Lundi, le ministre du Travail de l'Etat régional de Rhénanie du nord-Westphalie, Harald Schartau, a reconnu qu'à la fois la classe politique et la société allemande avaient pendant longtemps trop peu fait pour aider à l'intégration des Turcs. Le directeur du Centre pour les études turques d'Essen (ouest), Faruk Sen, parle aussi cependant de "succès étonnants".
425.000 Turcs ont ainsi choisi la nationalité allemande. Parmi les deux millions restants, seul un tiers évoque encore l'idée du retour.
Une étude sur l'intégration menée cette année à l'initiative du gouvernement fédéral révèle que les Turcs se sentent bien mieux en Allemagne qu'il n'est généralement admis. Deux tiers des personnes interrogées sont ainsi persuadées qu'elles parlent bien ou très bien l'allemand, une impression vérifiée. Quatre jeunes turcs sur cinq rencontrent régulièrement des amis allemands. Seuls 17% utilisent des médias uniquement en langue turque pour s'informer. Et ils sont de plus en plus nombreux à se lancer dans les affaires.

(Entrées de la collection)
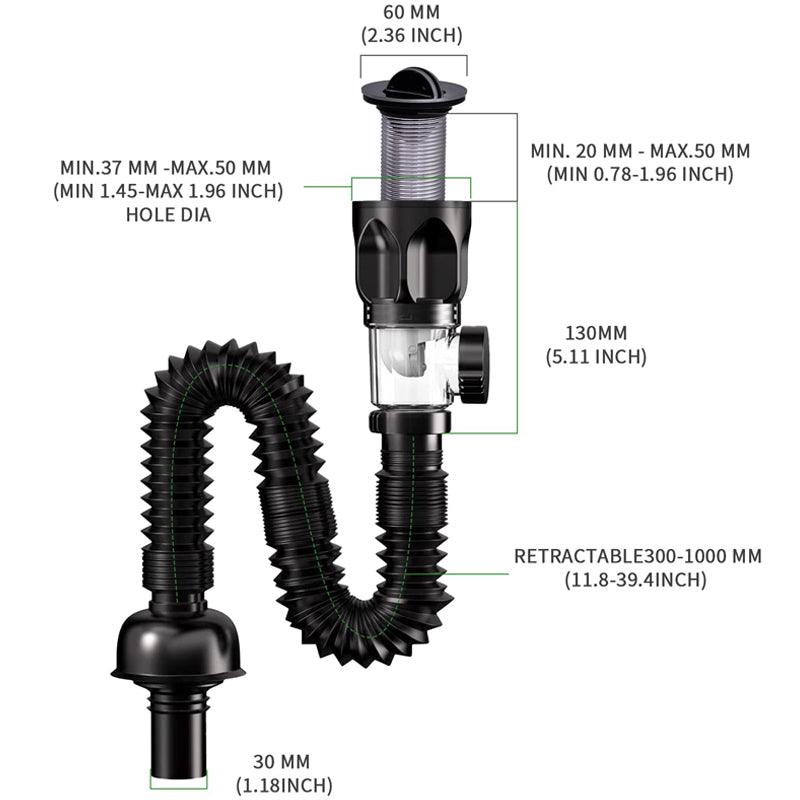 60 MM
(2.36 INCH)

MIN.37 MM -MAX.50 MM
(MIN 1.45-MAX 1.96 INCH)
HOLE DIA

MIN. 20 MM - MAX.50 MM
(MIN 0.78-1.96 INCH)

130MM
(5.11 INCH)

RETRACTABLE300-1000 MM
(11.8-39.4INCH)

30 MM
(1.18INCH)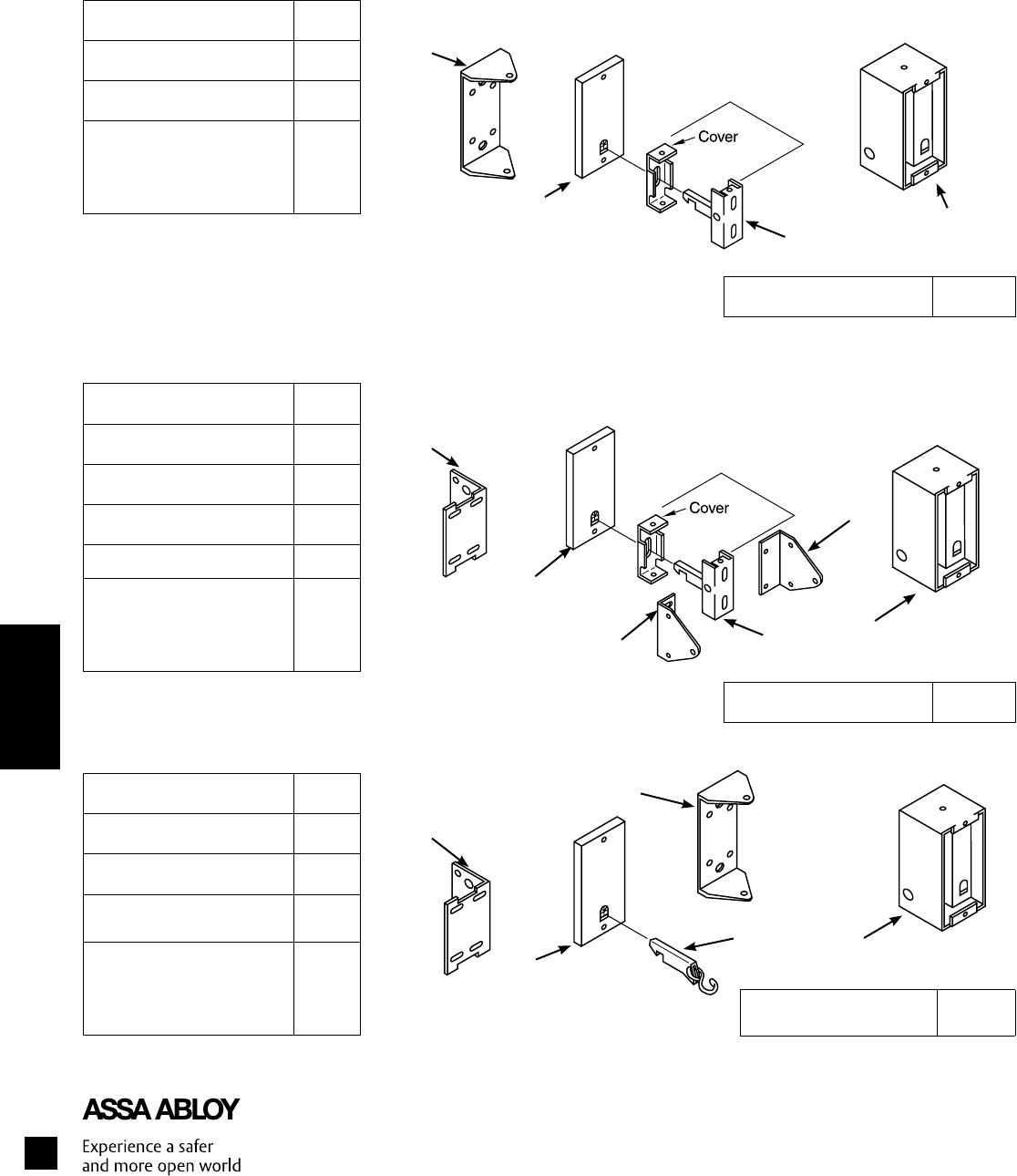 Cover

Cover

ASSA ABLOY

Experience a safer and more open world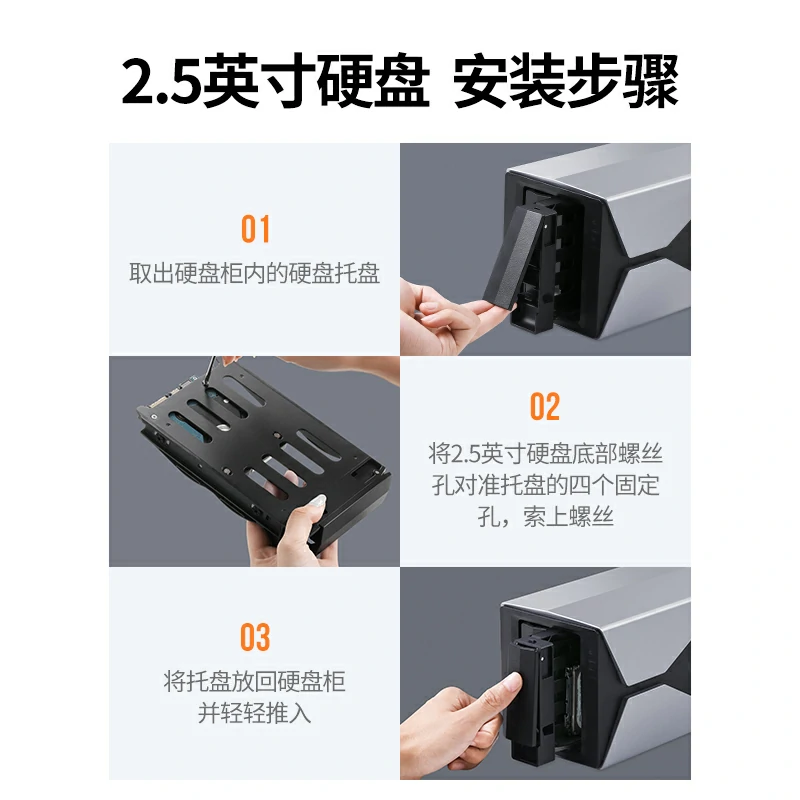 2.5英寸硬盘 安装步骤

01
取出硬盘柜内的硬盘托盘

02
将2.5英寸硬盘底部螺丝孔对准托盘的四个固定孔，索上螺丝

03
将托盘放回硬盘柜并轻轻推入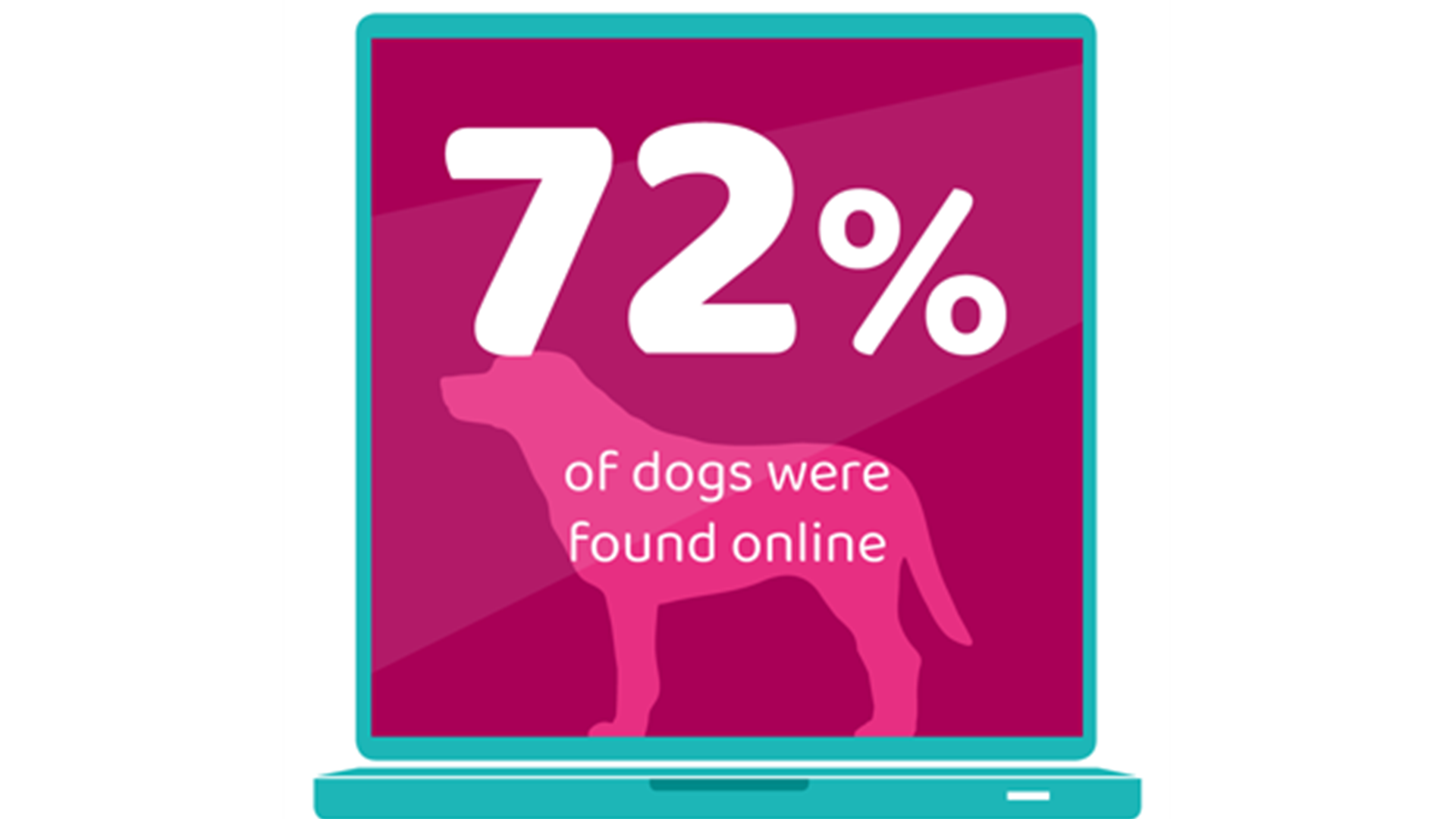 72%

of dogs were found online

> Consignes
A: Répondez à ces questions d'après l'extrait sur l'intégration des Turcs en Allemagne :
(i) Combien de Turcs ont choisi la nationalité allemande ?
(ii) Dans quelle ville se trouve le Centre pour les études turques que dirige Faruk Sen ?
(iii) Quelle proportion de jeunes Turcs rencontrent régulièrement des amis allemands ?
B: Recopiez mot pour mot le passage de l'extrait sur l'intégration des Turcs en Allemagne qui s'ouvre sur les mots « Une étude sur » et se clôt sur « dans les affaires. ».

> Corrigé
A:
(i) 425.000 Turcs.
(ii) À Essen.
(iii) Quatre sur cinq.

B:
Une étude sur l'intégration menée cette année à l'initiative du gouvernement fédéral révèle que les Turcs se sentent bien mieux en Allemagne qu'il n'est généralement admis. Deux tiers des personnes interrogées sont ainsi persuadées qu'elles parlent bien ou très bien l'allemand, une impression vérifiée. Quatre jeunes turcs sur cinq rencontrent régulièrement des amis allemands. Seuls 17% utilisent des médias uniquement en langue turque pour s'informer. Et ils sont de plus en plus nombreux à se lancer dans les affaires.